◆ **Activity**
Counting only lines that contain the string "game", how many are there in the data? Say the number alone.

[Records from a data source]
....

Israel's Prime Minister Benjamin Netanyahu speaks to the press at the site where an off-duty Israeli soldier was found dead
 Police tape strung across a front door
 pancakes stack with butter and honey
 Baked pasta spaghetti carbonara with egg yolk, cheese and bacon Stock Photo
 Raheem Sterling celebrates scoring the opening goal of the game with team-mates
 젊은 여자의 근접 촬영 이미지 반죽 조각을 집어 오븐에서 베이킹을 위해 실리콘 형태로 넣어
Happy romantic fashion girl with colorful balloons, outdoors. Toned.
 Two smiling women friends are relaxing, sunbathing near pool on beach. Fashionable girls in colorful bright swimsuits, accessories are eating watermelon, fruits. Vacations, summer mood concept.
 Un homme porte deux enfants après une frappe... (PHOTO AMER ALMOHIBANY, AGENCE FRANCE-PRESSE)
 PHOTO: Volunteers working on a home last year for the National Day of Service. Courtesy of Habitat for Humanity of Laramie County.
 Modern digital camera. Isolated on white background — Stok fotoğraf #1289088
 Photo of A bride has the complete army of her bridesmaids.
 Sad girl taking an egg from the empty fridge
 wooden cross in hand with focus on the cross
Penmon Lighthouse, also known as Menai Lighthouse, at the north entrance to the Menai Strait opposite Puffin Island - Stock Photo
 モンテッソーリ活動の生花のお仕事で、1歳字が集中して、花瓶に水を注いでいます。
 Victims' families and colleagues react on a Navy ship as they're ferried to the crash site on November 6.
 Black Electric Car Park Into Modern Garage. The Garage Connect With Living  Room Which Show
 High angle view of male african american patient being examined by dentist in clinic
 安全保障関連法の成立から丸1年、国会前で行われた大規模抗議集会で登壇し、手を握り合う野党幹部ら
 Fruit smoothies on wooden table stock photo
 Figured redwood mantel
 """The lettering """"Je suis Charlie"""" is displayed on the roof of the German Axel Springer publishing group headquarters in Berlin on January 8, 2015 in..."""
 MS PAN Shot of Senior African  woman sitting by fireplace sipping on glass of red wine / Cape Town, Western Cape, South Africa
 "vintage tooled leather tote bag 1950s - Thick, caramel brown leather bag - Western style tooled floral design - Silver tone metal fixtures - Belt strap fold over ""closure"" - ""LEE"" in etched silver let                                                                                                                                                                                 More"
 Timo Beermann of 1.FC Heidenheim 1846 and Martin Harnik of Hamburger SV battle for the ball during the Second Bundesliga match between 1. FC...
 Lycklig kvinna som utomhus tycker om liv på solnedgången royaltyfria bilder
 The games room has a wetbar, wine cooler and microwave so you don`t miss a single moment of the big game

....

◆ **Result**
2